──────── Page text ────────

Of course you needed to be personable, but there’s a strong belief that building an airtight argument out of facts, numbers, and ROI is going to be what persuades a customer to buy. 

“How could they possibly refuse this product/service after I’ve established such a sensible and thorough sales pitch? - it’s a no brainer!” And yet products/services are refused all the time. Why is that? Why do people hang up the phone on sales calls that present clear returns on investment? What other forces are at play here just under the surface? 

The real drivers for why customers buy don’t exist in the logical side of the brain, but in the emotional, irrational side. It’s forces like impulsiveness, social trends, perceptions around coolness, user reviews on forums like TripAdvisor and Yelp, as well as sheer desire or ego that drive people to spend their money. It is only after the fact that consumers use logic and reasoning to justify the emotional purchase. What’s more, this emotional predisposition towards decision making is not reserved for consumer sales, it is exhibited time and time again in B2B and corporate sales. Even in tender documents where the tender criteria are described, we see informal criteria take precedent the moment bids are placed; those with closer emotional connections to the panel tend to win the contract over those without rapport. This irrational part of the brain forms part of our subconscious mind, so these impulses feel less like deliberate choices and more like ‘gut feelings’. Harvard Professor Gerald Zaltman identified that 95% of all purchase decisions are made in this unconscious part of the mind.

────────

__Work required__.
Copy the passage on why customers buy word for word, in full.

──────── Material supplied ────────

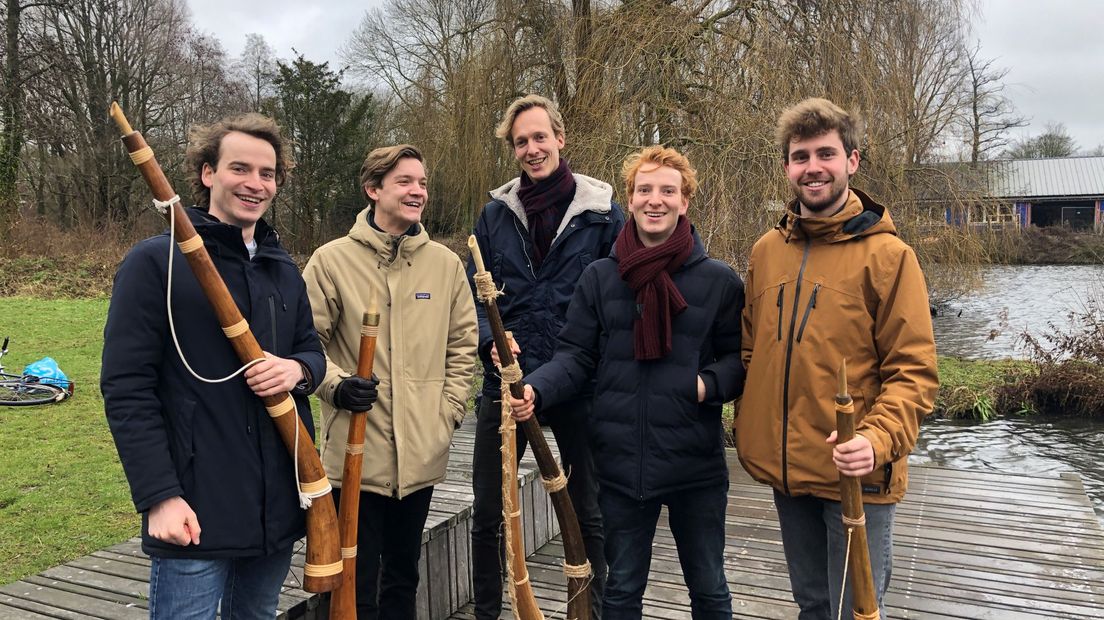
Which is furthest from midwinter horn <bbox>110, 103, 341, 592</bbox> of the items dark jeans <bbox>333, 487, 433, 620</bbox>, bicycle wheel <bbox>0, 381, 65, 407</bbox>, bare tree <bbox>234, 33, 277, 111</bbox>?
bare tree <bbox>234, 33, 277, 111</bbox>

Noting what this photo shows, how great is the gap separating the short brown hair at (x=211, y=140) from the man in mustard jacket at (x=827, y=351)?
134cm

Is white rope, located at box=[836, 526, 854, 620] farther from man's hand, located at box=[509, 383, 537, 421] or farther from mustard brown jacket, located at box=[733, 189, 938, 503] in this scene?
man's hand, located at box=[509, 383, 537, 421]

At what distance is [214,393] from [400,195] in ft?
2.87

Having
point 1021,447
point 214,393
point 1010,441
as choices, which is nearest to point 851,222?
point 214,393

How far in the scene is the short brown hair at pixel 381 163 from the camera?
2.34 metres

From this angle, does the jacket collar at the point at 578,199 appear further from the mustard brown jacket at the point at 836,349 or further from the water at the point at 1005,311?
the water at the point at 1005,311

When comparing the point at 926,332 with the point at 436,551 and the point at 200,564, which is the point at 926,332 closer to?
the point at 200,564

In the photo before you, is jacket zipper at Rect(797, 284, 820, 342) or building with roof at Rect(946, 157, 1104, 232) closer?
jacket zipper at Rect(797, 284, 820, 342)

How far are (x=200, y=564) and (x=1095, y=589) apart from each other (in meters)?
3.75

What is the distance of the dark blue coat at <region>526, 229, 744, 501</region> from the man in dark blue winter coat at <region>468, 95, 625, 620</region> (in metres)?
0.29

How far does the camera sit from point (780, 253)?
2092mm

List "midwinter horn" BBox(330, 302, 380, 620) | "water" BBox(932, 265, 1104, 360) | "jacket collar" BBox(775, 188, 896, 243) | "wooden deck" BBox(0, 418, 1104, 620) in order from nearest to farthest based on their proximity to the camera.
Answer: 1. "jacket collar" BBox(775, 188, 896, 243)
2. "midwinter horn" BBox(330, 302, 380, 620)
3. "wooden deck" BBox(0, 418, 1104, 620)
4. "water" BBox(932, 265, 1104, 360)

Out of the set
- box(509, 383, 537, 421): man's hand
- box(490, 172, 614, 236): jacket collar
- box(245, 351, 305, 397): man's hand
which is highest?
box(490, 172, 614, 236): jacket collar

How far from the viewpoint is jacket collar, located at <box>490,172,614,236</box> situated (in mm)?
2643
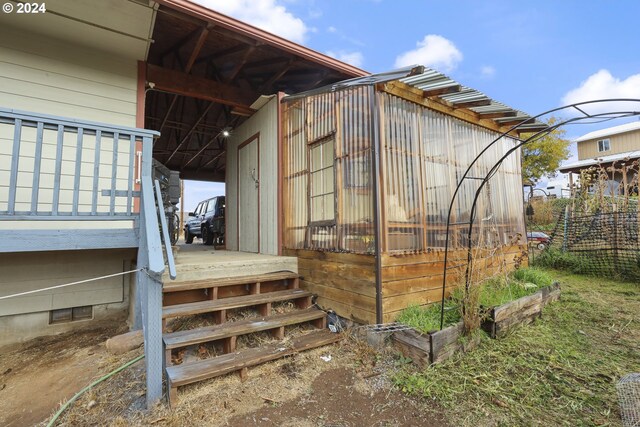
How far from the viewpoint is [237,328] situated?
8.54ft

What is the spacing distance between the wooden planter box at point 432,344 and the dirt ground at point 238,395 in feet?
0.63

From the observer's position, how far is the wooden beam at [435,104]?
123 inches

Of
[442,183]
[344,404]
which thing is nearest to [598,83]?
[442,183]

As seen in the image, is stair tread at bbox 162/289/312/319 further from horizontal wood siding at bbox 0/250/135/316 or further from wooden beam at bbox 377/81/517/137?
wooden beam at bbox 377/81/517/137

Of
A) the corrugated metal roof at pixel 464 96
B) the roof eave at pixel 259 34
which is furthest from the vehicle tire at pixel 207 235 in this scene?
the corrugated metal roof at pixel 464 96

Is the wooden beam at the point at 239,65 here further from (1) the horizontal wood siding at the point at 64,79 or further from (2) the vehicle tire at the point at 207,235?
(2) the vehicle tire at the point at 207,235

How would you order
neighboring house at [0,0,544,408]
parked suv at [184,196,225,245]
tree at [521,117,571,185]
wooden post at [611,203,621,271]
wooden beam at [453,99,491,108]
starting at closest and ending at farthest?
1. neighboring house at [0,0,544,408]
2. wooden beam at [453,99,491,108]
3. wooden post at [611,203,621,271]
4. parked suv at [184,196,225,245]
5. tree at [521,117,571,185]

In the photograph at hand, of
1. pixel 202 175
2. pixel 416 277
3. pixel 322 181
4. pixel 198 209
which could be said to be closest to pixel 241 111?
pixel 322 181

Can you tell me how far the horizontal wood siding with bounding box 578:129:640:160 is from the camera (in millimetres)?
17034

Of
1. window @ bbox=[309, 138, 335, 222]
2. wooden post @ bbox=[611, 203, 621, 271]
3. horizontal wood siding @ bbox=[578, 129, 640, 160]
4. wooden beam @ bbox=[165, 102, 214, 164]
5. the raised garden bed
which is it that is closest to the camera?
the raised garden bed

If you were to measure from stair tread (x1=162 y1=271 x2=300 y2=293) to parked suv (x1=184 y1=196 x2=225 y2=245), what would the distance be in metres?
4.43

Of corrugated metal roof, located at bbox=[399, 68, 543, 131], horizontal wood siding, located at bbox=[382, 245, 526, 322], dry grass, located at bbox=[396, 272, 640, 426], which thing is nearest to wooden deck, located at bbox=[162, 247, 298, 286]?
horizontal wood siding, located at bbox=[382, 245, 526, 322]

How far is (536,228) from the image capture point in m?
10.5

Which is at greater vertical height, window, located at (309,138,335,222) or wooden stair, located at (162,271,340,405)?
window, located at (309,138,335,222)
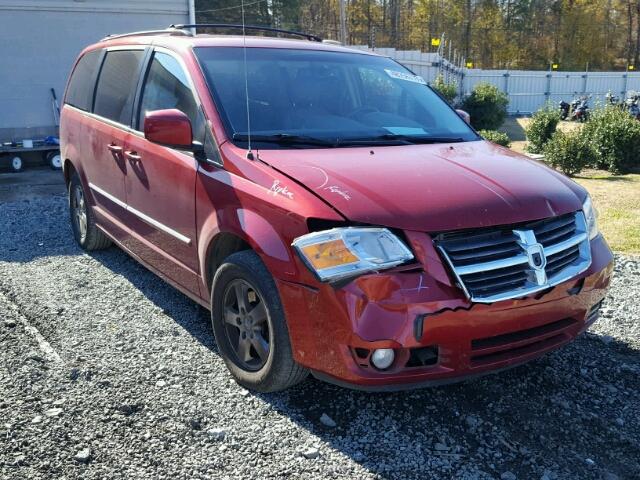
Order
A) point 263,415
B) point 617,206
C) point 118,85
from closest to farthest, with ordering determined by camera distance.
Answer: point 263,415 < point 118,85 < point 617,206

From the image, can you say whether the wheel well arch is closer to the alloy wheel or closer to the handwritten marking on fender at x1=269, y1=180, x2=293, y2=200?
the alloy wheel

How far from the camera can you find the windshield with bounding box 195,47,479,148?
3750 mm

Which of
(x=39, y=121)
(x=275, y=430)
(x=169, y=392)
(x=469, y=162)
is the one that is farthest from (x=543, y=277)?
(x=39, y=121)

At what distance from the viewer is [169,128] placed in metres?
3.57

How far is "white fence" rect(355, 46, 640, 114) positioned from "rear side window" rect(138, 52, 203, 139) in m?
26.4

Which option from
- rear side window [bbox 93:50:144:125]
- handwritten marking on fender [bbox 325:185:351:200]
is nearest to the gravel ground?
handwritten marking on fender [bbox 325:185:351:200]

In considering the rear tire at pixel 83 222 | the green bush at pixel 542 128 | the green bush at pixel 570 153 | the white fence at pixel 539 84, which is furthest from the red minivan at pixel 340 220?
the white fence at pixel 539 84

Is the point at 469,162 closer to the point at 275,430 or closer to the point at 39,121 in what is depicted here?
the point at 275,430

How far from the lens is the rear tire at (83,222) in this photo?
584 centimetres

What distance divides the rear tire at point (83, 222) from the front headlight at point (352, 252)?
3478mm

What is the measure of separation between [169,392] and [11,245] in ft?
12.8

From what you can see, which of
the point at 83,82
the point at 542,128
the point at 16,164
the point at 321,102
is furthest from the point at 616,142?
the point at 16,164

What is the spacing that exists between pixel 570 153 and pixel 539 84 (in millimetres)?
27413

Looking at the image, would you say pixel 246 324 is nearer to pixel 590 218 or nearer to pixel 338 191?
pixel 338 191
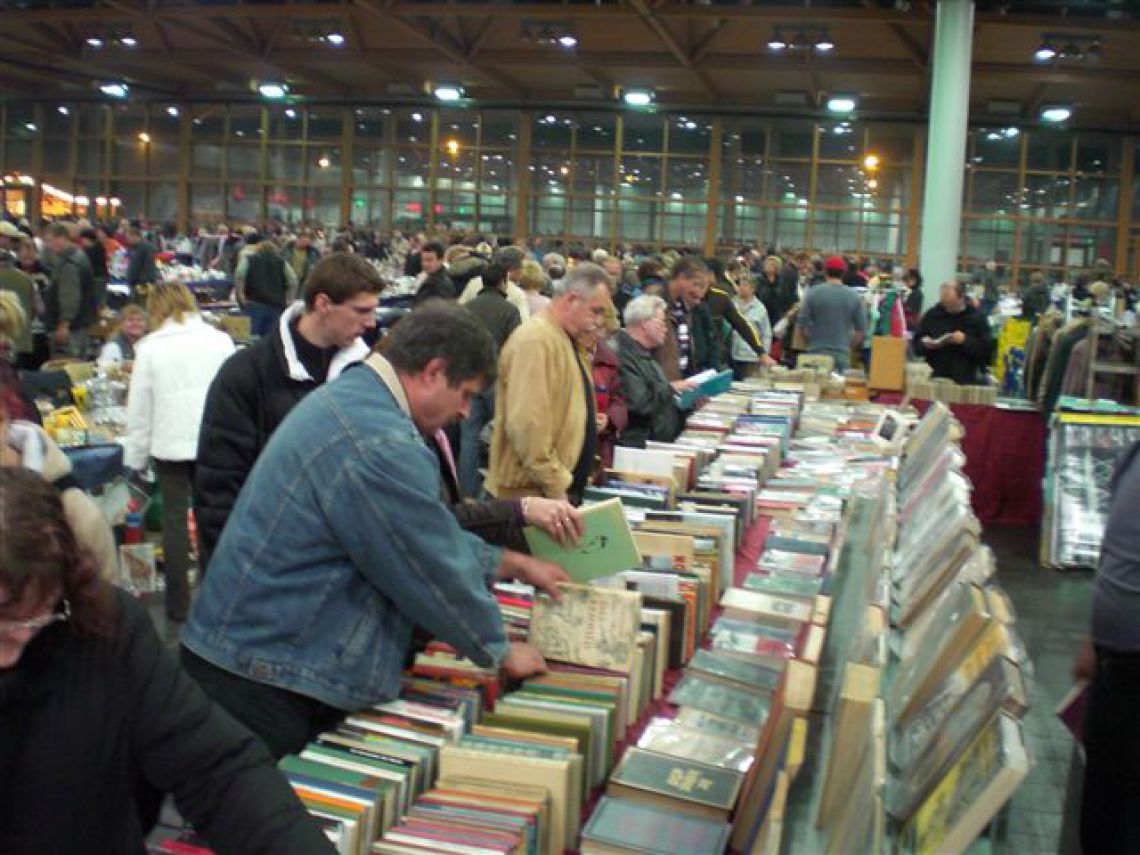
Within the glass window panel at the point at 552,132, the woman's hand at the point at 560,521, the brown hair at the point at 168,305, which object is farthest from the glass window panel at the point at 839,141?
the woman's hand at the point at 560,521

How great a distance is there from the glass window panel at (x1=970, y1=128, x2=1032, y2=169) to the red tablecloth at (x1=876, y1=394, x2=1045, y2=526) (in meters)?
15.7

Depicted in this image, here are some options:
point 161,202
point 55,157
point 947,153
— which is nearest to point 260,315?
point 947,153

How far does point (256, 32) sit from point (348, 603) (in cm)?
1890

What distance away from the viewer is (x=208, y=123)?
25.9 m

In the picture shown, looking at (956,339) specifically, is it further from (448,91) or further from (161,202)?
(161,202)

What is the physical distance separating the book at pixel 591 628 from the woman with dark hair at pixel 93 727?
0.95 metres

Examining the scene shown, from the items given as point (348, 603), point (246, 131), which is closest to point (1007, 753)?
point (348, 603)

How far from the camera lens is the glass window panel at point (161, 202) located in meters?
26.5

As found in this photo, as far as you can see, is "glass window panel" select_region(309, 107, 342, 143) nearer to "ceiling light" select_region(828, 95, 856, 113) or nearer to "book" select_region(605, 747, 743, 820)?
"ceiling light" select_region(828, 95, 856, 113)

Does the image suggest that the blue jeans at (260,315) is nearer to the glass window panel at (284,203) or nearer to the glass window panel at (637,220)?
the glass window panel at (637,220)

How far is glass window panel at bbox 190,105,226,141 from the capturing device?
2566 cm

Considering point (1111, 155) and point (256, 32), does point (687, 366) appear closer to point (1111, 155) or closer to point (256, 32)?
point (256, 32)

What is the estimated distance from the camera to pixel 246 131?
25.6 m

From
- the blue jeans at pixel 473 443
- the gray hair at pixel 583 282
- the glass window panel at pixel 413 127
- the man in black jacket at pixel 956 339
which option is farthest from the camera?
the glass window panel at pixel 413 127
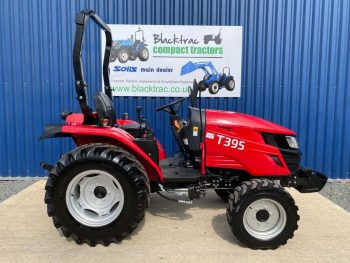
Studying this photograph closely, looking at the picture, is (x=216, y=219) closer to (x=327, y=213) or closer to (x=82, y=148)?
(x=327, y=213)

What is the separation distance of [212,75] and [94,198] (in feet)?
8.57

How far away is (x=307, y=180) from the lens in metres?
3.38

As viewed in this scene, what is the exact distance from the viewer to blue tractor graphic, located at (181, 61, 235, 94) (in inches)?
193

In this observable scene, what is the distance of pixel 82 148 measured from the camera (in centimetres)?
296

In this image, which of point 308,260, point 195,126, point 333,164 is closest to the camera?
point 308,260

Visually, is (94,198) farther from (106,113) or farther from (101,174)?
(106,113)

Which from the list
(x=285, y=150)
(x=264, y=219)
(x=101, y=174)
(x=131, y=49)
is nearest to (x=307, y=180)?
(x=285, y=150)

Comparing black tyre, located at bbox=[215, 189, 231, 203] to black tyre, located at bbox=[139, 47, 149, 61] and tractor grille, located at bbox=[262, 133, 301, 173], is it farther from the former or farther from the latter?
black tyre, located at bbox=[139, 47, 149, 61]

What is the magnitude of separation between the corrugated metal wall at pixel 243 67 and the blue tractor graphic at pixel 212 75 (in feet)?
0.69

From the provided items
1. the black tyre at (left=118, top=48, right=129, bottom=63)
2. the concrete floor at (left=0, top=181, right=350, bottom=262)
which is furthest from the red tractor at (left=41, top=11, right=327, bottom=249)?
the black tyre at (left=118, top=48, right=129, bottom=63)

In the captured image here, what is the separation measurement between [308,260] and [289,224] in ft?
1.01

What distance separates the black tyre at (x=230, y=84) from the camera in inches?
194

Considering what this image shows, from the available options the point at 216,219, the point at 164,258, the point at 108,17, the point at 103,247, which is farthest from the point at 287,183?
the point at 108,17

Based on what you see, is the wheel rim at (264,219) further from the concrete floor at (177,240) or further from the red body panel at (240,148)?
the red body panel at (240,148)
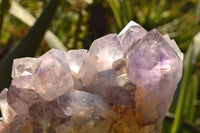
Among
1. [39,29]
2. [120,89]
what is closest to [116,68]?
[120,89]

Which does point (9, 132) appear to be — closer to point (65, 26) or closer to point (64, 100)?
point (64, 100)

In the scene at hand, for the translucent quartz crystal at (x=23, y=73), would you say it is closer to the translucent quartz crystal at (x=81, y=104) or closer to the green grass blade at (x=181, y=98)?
the translucent quartz crystal at (x=81, y=104)

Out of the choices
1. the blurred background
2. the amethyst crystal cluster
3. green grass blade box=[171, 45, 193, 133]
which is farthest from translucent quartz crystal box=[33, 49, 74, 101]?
green grass blade box=[171, 45, 193, 133]

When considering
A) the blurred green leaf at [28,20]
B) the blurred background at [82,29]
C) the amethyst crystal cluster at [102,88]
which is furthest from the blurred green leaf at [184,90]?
the amethyst crystal cluster at [102,88]

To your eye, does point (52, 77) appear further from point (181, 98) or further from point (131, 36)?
point (181, 98)

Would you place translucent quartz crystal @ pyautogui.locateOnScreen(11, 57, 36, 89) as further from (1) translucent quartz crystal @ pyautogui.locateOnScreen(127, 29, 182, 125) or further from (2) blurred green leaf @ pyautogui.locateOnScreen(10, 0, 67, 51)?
(2) blurred green leaf @ pyautogui.locateOnScreen(10, 0, 67, 51)

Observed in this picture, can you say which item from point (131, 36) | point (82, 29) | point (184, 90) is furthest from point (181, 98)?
point (131, 36)
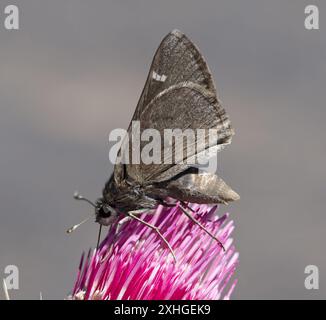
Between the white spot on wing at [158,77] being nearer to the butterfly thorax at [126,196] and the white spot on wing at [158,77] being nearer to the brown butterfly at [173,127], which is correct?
the brown butterfly at [173,127]

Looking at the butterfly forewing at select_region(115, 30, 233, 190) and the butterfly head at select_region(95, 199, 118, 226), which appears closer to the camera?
the butterfly forewing at select_region(115, 30, 233, 190)

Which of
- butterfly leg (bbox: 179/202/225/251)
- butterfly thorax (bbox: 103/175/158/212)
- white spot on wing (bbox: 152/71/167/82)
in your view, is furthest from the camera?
butterfly leg (bbox: 179/202/225/251)

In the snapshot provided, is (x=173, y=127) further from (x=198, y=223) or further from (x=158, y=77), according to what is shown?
(x=198, y=223)

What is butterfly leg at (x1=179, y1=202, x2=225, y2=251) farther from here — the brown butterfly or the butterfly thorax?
the butterfly thorax

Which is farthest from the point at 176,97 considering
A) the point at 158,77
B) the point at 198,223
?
the point at 198,223

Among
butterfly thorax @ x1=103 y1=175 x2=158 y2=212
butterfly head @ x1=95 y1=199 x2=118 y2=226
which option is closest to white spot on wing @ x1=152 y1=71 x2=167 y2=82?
butterfly thorax @ x1=103 y1=175 x2=158 y2=212

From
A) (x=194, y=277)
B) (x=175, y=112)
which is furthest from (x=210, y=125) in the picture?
(x=194, y=277)

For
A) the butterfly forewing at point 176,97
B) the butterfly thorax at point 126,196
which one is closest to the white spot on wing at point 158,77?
the butterfly forewing at point 176,97
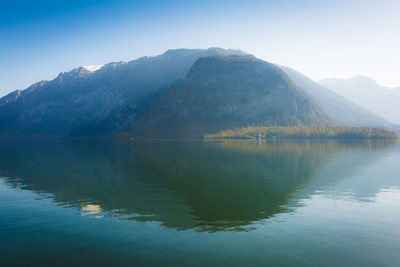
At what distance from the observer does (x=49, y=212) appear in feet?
121

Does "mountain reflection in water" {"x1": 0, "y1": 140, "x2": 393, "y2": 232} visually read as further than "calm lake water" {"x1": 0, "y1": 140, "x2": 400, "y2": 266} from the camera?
Yes

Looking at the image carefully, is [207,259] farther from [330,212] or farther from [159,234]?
[330,212]

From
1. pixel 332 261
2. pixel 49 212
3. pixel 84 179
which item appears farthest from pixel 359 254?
pixel 84 179

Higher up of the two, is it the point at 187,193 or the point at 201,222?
the point at 201,222

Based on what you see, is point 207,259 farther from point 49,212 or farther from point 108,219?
point 49,212

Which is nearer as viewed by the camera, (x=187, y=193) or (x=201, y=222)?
(x=201, y=222)

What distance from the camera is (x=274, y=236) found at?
2761 cm

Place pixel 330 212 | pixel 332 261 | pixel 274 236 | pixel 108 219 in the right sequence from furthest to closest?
pixel 330 212 → pixel 108 219 → pixel 274 236 → pixel 332 261

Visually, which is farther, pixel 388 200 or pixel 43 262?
pixel 388 200

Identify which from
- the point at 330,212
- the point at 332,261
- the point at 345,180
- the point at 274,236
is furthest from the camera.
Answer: the point at 345,180

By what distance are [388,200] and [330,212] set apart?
1406 cm

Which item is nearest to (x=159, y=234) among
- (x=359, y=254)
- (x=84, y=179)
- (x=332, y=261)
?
(x=332, y=261)

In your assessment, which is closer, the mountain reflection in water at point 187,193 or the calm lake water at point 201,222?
the calm lake water at point 201,222

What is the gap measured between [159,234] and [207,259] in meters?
7.13
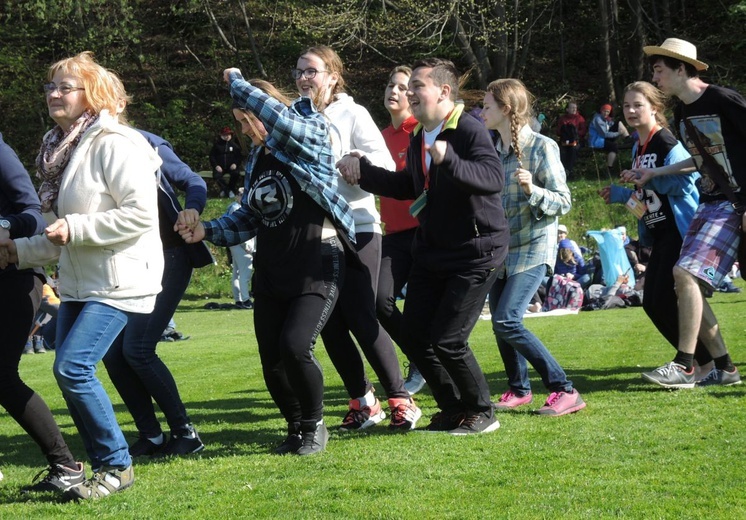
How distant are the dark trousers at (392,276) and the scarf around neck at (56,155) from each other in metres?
2.59

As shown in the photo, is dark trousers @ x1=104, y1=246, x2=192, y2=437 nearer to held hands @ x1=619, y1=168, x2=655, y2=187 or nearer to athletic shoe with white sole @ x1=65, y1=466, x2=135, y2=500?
athletic shoe with white sole @ x1=65, y1=466, x2=135, y2=500

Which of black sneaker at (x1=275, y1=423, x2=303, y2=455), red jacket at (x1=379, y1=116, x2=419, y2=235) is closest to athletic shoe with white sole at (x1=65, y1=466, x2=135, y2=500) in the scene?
black sneaker at (x1=275, y1=423, x2=303, y2=455)

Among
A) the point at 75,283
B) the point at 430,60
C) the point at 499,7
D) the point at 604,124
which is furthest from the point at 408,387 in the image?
the point at 499,7

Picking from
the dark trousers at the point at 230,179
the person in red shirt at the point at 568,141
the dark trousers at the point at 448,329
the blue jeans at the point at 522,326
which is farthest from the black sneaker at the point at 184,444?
the dark trousers at the point at 230,179

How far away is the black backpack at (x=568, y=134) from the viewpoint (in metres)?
30.4

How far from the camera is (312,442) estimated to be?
19.5 feet

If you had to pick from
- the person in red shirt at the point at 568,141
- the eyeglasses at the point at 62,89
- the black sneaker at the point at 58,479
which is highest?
the eyeglasses at the point at 62,89

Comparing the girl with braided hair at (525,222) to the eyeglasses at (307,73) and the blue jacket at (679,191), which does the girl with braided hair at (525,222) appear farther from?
the eyeglasses at (307,73)

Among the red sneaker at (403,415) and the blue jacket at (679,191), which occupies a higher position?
the blue jacket at (679,191)

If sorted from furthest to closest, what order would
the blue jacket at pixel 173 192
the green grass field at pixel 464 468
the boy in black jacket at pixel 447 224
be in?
1. the blue jacket at pixel 173 192
2. the boy in black jacket at pixel 447 224
3. the green grass field at pixel 464 468

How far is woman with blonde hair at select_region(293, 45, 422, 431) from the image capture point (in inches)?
261

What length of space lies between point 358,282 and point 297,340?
0.91 meters

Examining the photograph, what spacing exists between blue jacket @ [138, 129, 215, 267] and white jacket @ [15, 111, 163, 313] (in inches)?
36.5

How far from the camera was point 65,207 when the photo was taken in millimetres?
5129
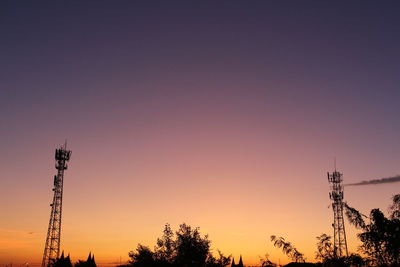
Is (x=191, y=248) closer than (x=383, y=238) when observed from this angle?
No

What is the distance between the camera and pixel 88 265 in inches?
3533

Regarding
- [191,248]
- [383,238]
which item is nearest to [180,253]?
[191,248]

────────

__Task output__.
Of course you needed to be personable, but there’s a strong belief that building an airtight argument out of facts, numbers, and ROI is going to be what persuades a customer to buy. 

“How could they possibly refuse this product/service after I’ve established such a sensible and thorough sales pitch? - it’s a no brainer!” And yet products/services are refused all the time. Why is that? Why do people hang up the phone on sales calls that present clear returns on investment? What other forces are at play here just under the surface? 

The real drivers for why customers buy don’t exist in the logical side of the brain, but in the emotional, irrational side. It’s forces like impulsiveness, social trends, perceptions around coolness, user reviews on forums like TripAdvisor and Yelp, as well as sheer desire or ego that drive people to spend their money. It is only after the fact that consumers use logic and reasoning to justify the emotional purchase. What’s more, this emotional predisposition towards decision making is not reserved for consumer sales, it is exhibited time and time again in B2B and corporate sales. Even in tender documents where the tender criteria are described, we see informal criteria take precedent the moment bids are placed; those with closer emotional connections to the panel tend to win the contract over those without rapport. This irrational part of the brain forms part of our subconscious mind, so these impulses feel less like deliberate choices and more like ‘gut feelings’. Harvard Professor Gerald Zaltman identified that 95% of all purchase decisions are made in this unconscious part of the mind.